Amelia sfoglia le carte della seconda fila senza interrompersi e la sua voce diventa più calda: “Guarda in su il giovane uomo, per ripararsi dalla pioggia, per cercare il punto in cui le nuvole diradano ed appare il cielo. Guarda in su mentre il sangue colora di rosso le foglie e le pietre e mentre la pioggia gli lava il viso e gli occhi. Il sole è là, sulla fronda più alta dell’albero più grande. E decide, questa volta, di salire. Un poco alla volta, esitando per il dolore ai piedi, cerca i rami giusti e la corteccia meno dolorosa. Si ferma ad un certo punto per raccogliersi, mentre il tepore aumenta. Non sa se riuscirà ad arrivare fino a lassù, ma il sole che si avvicina lo scalda. L’ultima acqua gli sana le ferite. Ha raggiunto la vetta e sotto di lui niente. Non tornerà più giù il giovane uomo”.

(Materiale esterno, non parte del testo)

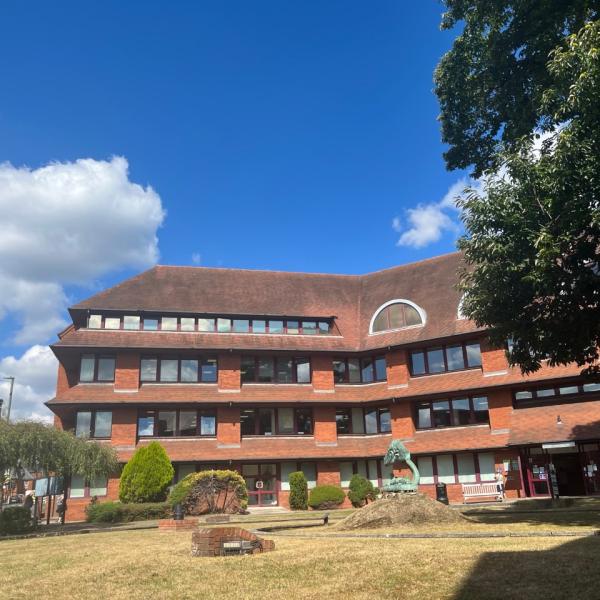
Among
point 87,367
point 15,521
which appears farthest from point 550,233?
point 87,367

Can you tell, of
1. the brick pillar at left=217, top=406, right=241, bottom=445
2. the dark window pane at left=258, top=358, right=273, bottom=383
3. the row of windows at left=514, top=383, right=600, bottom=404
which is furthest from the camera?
the dark window pane at left=258, top=358, right=273, bottom=383

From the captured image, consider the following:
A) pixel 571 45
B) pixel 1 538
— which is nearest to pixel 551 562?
pixel 571 45

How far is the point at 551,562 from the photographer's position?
873 centimetres

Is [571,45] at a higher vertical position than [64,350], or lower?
higher

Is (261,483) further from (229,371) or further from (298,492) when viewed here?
(229,371)

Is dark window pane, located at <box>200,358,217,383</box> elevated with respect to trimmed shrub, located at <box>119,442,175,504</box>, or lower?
elevated

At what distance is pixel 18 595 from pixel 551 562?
325 inches

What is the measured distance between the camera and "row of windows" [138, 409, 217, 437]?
3225 centimetres

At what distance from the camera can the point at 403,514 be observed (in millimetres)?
15680

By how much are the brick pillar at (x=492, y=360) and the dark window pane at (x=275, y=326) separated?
12062 millimetres

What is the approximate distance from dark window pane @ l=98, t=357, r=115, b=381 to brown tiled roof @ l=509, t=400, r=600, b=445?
849 inches

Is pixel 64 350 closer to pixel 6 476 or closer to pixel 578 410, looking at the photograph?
pixel 6 476

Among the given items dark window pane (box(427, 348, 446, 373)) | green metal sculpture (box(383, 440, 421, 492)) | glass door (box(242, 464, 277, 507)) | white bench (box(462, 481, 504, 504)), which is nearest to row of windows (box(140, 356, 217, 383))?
glass door (box(242, 464, 277, 507))

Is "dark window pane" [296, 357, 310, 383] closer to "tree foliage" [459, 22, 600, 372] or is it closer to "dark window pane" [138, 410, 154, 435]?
"dark window pane" [138, 410, 154, 435]
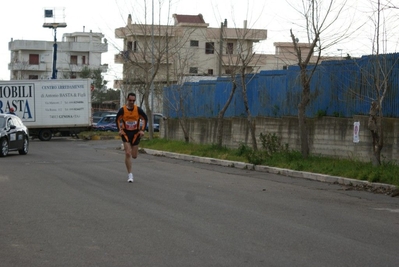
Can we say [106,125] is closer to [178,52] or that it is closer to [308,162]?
[178,52]

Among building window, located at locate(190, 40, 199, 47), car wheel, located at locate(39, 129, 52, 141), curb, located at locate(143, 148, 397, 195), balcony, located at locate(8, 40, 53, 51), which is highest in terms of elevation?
balcony, located at locate(8, 40, 53, 51)

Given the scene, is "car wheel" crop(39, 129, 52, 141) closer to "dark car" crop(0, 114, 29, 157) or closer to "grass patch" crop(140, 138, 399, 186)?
"dark car" crop(0, 114, 29, 157)

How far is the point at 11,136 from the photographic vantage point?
25.8m

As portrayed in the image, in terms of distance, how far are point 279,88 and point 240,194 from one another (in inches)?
457

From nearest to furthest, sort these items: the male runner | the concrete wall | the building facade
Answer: the male runner → the concrete wall → the building facade

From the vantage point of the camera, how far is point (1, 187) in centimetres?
1457

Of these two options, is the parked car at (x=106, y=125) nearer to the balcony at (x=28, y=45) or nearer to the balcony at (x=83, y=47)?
the balcony at (x=83, y=47)

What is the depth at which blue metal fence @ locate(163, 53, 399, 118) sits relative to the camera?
63.3 ft

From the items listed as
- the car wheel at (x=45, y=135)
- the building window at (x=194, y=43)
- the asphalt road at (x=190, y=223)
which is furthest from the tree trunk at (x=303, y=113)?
→ the building window at (x=194, y=43)

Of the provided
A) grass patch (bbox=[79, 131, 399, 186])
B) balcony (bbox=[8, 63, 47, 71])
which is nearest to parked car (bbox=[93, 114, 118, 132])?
grass patch (bbox=[79, 131, 399, 186])

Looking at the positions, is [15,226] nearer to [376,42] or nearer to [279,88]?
[376,42]

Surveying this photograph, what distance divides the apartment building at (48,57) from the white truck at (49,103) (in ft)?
123

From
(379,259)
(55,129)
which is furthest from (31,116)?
(379,259)

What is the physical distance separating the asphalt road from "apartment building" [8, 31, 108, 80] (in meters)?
68.4
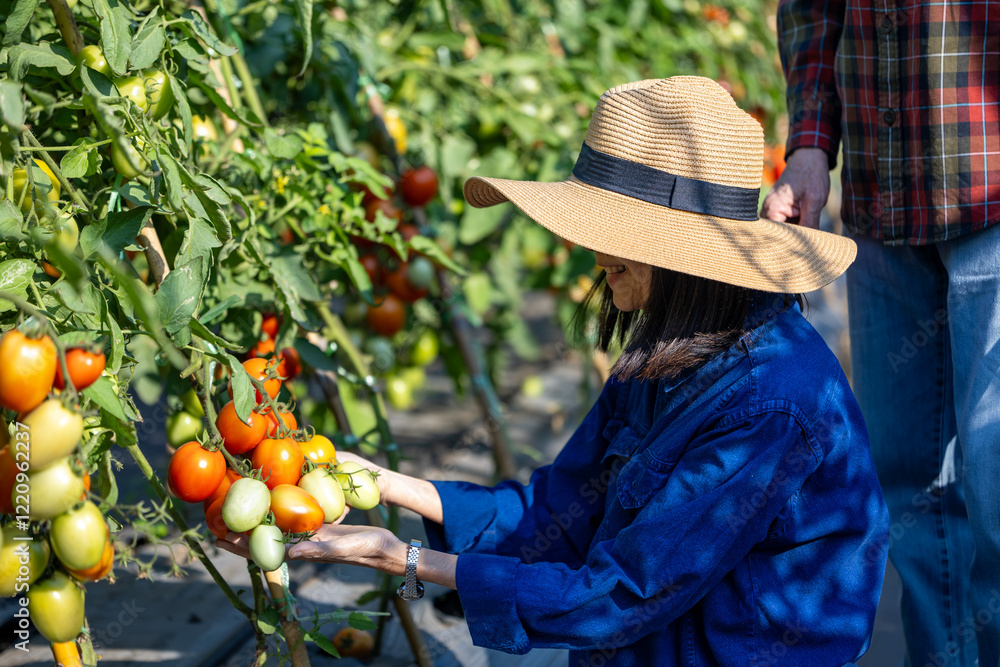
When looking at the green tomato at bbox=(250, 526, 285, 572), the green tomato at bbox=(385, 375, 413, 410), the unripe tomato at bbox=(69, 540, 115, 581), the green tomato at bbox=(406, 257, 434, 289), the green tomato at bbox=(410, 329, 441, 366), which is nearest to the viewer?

La terza fila di carte racconta di un bosco che un giorno vide una ninfa tornare a galla dal freddo di un lago coi suoi lunghi capelli biondi asciugati dal sole, riprendere il cammino con gli occhi sempre meno stretti per abituarli a farsi scudo nel bosco e di un giovane principe che non sapeva di esser tale e che sopra la fronda più alta dell’albero più alto, sulla riva di un lago, si riprendeva la vita.
Amelia tace, non aggiunge né toglie niente, lei racconta quello che è stato. Ora sta per farsi sera. Fuori dai pizzi delle tendine c’è il bosco, e il lago, e l’albero. E il mare.